La torture était alors tellement enracinée dans les habitudes de la justice, que l’ukase bienfaisant [40] qui en avait prescrit l’abolition resta longtemps sans effet. On croyait que l’aveu de l’accusé était indispensable à la condamnation, idée non seulement déraisonnable, mais contraire au plus simple bon sens en matière juridique; car, si le déni de l’accusé ne s’accepte pas comme preuve de son innocence, l’aveu qu’on lui arrache doit moins encore servir de preuve de sa culpabilité. À présent même, il m’arrive encore d’entendre de vieux juges regretter l’abolition de cette coutume barbare. Mais, de notre temps, personne ne doutait de la nécessité de la torture, ni les juges, ni les accusés eux-mêmes. C’est pourquoi l’ordre du commandant n’étonna et n’émut aucun de nous. Ivan Ignatiitch s’en alla chercher le Bachkir, qui était tenu sous clef dans le grenier de la commandante, et, peu d’instants après, on l’amena dans l’antichambre. Le commandant ordonna qu’on l’introduisit en sa présence.

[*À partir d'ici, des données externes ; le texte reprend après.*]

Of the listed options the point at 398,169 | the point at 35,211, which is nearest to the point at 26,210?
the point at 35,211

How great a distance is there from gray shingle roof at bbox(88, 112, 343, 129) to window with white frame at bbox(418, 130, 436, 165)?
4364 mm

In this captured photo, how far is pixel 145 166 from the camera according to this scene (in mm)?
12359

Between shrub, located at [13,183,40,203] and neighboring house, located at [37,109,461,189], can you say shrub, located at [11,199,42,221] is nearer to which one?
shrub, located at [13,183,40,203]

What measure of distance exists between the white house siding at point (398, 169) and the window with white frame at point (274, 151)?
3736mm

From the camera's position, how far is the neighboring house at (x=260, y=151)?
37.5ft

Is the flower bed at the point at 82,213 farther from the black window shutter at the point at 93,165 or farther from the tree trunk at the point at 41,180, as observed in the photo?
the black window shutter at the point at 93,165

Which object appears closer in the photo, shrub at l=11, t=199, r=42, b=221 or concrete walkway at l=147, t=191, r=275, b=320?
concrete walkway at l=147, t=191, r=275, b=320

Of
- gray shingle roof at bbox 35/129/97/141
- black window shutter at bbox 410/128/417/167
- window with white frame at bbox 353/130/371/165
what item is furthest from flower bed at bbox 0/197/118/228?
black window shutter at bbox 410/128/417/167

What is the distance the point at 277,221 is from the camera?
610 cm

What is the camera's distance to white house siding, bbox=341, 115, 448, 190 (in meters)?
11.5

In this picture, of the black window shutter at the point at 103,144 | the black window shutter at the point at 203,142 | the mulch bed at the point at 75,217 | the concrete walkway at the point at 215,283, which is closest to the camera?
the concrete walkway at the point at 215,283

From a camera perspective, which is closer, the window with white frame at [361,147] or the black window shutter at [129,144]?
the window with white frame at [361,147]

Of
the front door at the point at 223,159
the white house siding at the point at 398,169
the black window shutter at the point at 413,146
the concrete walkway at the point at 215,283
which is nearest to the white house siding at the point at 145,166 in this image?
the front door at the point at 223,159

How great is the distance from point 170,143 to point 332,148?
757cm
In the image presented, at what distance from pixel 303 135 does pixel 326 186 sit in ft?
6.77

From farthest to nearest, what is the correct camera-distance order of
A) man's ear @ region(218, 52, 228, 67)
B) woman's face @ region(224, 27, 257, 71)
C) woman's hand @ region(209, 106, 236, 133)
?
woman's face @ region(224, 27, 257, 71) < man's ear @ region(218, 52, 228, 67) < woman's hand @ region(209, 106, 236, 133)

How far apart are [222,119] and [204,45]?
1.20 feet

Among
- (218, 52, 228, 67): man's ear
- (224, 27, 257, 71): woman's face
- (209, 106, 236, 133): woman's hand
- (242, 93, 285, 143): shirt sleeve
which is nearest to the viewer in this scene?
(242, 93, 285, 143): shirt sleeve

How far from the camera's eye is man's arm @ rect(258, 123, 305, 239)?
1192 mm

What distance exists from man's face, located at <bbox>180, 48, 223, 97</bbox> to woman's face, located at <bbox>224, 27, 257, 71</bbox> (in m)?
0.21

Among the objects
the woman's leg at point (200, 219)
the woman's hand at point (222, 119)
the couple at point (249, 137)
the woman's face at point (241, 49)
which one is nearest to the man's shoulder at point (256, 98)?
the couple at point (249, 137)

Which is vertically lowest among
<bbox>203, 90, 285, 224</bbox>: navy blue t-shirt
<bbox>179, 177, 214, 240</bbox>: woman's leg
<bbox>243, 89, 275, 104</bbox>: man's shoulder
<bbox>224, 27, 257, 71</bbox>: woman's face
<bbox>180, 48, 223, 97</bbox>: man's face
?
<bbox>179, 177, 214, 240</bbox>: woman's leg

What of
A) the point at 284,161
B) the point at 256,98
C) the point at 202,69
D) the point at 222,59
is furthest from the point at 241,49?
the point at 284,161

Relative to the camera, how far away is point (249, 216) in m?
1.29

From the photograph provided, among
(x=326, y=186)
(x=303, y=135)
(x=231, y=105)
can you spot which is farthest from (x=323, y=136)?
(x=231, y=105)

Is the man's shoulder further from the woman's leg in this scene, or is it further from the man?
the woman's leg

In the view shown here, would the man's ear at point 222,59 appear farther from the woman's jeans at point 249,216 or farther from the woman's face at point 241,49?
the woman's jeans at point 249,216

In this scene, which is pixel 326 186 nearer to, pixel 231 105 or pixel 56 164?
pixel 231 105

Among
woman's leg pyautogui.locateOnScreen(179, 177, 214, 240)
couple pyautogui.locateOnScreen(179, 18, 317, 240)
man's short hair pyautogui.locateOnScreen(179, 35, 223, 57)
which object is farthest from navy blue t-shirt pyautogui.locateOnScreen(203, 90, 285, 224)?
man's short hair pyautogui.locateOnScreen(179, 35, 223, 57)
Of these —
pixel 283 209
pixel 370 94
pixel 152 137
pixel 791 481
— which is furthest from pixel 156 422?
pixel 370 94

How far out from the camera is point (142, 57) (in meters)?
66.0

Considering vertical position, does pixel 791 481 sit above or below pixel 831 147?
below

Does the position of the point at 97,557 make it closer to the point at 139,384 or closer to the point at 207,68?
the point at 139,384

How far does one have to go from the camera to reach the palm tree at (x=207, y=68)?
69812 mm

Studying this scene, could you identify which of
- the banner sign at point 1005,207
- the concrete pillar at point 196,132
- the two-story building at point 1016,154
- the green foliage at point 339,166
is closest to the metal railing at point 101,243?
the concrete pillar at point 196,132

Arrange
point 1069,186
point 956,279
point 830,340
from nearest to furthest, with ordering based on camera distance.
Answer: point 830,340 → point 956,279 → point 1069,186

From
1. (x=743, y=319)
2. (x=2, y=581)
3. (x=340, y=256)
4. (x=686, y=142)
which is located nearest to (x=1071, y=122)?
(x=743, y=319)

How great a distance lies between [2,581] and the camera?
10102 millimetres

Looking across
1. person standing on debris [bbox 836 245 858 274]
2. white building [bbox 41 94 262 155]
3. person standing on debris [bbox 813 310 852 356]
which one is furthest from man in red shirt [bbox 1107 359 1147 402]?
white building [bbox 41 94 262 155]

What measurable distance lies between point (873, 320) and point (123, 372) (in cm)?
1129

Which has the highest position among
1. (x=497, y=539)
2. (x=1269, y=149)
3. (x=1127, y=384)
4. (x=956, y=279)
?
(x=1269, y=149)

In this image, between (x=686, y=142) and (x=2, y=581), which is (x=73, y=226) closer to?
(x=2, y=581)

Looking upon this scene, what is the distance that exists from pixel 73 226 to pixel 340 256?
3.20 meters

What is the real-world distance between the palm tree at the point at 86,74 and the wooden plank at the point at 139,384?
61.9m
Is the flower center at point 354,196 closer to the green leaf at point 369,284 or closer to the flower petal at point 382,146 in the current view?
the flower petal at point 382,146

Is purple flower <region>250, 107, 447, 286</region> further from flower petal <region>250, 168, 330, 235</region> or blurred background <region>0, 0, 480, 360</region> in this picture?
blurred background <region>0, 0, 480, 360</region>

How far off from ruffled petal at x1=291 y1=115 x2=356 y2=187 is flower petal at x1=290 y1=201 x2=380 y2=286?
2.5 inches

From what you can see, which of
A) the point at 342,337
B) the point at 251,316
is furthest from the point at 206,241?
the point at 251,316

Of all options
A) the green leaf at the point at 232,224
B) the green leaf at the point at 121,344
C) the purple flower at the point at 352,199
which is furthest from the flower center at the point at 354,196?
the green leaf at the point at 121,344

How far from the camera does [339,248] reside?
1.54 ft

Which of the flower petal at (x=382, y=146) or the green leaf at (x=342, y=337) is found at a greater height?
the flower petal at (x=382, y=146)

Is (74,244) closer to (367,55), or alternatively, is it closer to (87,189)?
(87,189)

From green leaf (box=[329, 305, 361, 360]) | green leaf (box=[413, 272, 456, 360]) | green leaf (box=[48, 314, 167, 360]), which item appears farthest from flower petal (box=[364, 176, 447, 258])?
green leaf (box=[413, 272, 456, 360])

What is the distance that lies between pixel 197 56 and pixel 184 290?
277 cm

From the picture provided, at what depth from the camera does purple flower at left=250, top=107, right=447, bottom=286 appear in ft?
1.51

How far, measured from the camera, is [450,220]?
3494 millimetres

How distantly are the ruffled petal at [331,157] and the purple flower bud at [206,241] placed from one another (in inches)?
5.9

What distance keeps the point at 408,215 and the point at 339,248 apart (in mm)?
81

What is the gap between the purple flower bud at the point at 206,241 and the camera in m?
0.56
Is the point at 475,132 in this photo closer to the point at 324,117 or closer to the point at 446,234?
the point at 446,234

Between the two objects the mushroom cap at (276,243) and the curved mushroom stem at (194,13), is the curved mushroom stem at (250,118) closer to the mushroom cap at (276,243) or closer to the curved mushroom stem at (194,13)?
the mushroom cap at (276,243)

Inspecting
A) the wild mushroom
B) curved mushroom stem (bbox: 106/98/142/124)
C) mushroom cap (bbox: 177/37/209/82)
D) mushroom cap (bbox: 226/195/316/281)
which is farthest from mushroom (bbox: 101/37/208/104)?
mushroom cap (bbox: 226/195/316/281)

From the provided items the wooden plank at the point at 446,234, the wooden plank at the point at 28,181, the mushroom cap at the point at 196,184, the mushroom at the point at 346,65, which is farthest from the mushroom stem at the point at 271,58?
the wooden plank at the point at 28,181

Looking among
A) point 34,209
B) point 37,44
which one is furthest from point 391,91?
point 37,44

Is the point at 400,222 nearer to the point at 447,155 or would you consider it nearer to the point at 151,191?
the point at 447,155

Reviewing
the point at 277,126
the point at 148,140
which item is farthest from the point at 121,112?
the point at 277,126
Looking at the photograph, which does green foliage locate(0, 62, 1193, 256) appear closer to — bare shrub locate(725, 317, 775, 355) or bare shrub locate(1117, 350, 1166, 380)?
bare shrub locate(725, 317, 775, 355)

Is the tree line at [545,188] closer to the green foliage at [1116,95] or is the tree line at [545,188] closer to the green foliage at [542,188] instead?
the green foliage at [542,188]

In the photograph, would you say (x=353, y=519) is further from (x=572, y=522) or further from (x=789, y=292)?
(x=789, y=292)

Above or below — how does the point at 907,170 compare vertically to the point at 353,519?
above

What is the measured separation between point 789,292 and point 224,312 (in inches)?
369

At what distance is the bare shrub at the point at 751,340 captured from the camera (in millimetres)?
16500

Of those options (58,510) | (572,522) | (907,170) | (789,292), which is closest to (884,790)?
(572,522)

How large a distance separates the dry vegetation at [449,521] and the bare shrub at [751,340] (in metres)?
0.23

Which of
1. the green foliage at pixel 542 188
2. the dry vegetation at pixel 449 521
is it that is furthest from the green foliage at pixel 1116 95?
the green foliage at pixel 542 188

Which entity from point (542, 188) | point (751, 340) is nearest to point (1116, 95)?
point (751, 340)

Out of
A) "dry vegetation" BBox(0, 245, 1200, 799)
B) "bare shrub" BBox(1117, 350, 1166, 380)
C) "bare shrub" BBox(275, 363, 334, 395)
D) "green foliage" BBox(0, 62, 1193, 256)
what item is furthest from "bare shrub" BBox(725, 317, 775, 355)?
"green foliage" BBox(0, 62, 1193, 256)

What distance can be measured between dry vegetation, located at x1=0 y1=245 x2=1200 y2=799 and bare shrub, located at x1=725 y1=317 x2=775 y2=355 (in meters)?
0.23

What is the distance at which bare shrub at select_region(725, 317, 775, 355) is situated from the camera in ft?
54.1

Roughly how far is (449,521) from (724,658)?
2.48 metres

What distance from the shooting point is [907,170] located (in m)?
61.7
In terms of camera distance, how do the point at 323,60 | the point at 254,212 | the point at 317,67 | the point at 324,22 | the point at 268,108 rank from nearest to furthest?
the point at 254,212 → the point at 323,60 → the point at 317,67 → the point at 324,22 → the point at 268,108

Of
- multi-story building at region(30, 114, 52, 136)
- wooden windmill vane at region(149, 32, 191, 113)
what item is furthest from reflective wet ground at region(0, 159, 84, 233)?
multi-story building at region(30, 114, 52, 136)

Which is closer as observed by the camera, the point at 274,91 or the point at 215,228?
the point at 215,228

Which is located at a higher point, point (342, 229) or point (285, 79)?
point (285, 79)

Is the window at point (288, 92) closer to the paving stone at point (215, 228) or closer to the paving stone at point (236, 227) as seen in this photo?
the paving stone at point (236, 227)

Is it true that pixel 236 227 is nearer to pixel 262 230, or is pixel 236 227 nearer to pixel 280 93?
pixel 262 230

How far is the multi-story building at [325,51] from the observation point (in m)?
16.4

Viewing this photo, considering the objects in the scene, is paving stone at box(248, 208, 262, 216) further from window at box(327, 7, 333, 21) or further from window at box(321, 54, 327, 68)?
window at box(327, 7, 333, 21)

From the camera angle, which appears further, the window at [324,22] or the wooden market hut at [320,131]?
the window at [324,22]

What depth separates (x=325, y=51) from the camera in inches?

Le Bachkir franchit le seuil avec peine, car il avait aux pieds des entraves en bois. Il ôta son haut bonnet et s’arrêta près de la porte. Je le regardai et tressaillis involontairement. Jamais je n’oublierai cet homme: il paraissait âgé de soixante et dix ans au moins, et n’avait ni nez, ni oreilles. Sa tête était rasée; quelques rares poils gris lui tenaient lieu de barbe. Il était de petite taille, maigre, courbé; mais ses yeux à la tatare brillaient encore.
«Eh! eh! dit le commandant, qui reconnut à ces terribles indices un des révoltés punis en 1741, tu es un vieux loup, à ce que je vois; tu as déjà été pris dans nos pièges. Ce n’est pas la première fois que tu te révoltes, puisque ta tête est si bien rabotée. Approche-toi, et dis qui t’a envoyé.»